Some Tally Concepts
This guide outlines the idea of Tally and the flow of elements and the paramters available in Tally. It goes over distinction
The Tallying Schema
This is a schema as passed when intializing a cluster/table for a particular dataset. You may modify this schema as necessary. Queries are generated automatically based on the flags that are present.
The total count
and sum
of values is tracked by default, unless flagged for Distinct
values, where each value is maintained.
Keep in mind, that the totals change every day. You may use our save state
option to take snapshots of your aggregates over time, or you may read your set everyday, and keep track of state on your own.
[
{
"attrName":"City",
"type":"string",
"isDistinct":true
},
{
"attrName":"Temperature",
"type":"integer",
"isDistinct":false
},
{
"attrName":"Forecast",
"type":"string",
"isDistinct":true,
"relate":["City"]
}
]
Breaking it Down:
Attribute Name | Meaning |
---|---|
attrName |
This identifies the "column" or attribute that is present in the schema |
type |
This will let us know the type for the actual data value |
isDisinct |
The isDistinct Flag let's us keep track of individual elements when necessary. If elements repeat, how many times they repeat is also kept. Read below for more details |
relate |
An array with attribute names to keep a running aggregate of the count of one attribute in relation to another. Useful to see metrics such as Number of Sunny Days in Seattle |
Note:
In the future, we will expand our relate functions such that they may hold more aggregate functions more than just counting. For example, this might mean relating such that a set of integers, or averages might be held instead of a count. Eg.

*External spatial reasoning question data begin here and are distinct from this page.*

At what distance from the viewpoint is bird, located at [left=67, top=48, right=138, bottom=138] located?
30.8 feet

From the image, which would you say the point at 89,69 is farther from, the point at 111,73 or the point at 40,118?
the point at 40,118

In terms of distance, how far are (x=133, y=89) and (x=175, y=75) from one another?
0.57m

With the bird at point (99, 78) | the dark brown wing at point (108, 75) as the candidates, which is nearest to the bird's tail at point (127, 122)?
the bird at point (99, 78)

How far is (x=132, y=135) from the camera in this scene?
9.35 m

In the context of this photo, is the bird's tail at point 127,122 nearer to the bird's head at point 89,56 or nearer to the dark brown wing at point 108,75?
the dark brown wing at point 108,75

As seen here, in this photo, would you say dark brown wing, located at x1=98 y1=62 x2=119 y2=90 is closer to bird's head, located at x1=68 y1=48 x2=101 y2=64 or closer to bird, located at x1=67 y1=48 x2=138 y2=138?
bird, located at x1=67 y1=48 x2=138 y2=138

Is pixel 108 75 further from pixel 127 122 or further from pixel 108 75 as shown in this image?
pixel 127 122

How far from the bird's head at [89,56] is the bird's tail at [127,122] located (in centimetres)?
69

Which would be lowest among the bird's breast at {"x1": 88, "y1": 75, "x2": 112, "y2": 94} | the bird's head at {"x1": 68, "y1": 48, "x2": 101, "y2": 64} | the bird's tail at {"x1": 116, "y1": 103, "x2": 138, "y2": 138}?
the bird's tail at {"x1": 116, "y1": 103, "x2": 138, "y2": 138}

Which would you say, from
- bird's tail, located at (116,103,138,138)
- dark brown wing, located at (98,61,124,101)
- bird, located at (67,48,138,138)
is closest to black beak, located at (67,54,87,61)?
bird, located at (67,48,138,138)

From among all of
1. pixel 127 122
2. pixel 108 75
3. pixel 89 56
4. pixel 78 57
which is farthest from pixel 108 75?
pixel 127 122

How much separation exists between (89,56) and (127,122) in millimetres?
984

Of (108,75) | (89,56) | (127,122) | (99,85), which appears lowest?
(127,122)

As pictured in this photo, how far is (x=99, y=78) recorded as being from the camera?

The average temperatures in a relation over time.
How Disinction Works
When the Distinct flag is used, we keep track in array like so:
[
{
"Value": "Seattle",
"Count": 11
},
{
"Value": "Dallas",
"Count": 11
}
]
Disctinct values are indexed to minimize runtime and keep track of each Distinct Value and their count.
How Relation Works
Relating an attribute to another, would mean that an attribute will be kept in reference to the other. Of course, the more relations, the higher the costs. Remember, since data is not permanent, once data leaves your table, it will no longer be possible to relate data points after data is no longer being stored. This is how a relation will be stored for your retrieval later:
[
{
"Value": "Sunny",
"Related": {
"Seattle": 3,
"Dallas": 9
}
},
{
"Value": "Cloudy",
"Related": {
"Seattle": 8,
"Dallas": 2
}
}
]
Relations are useful when comparing datasets.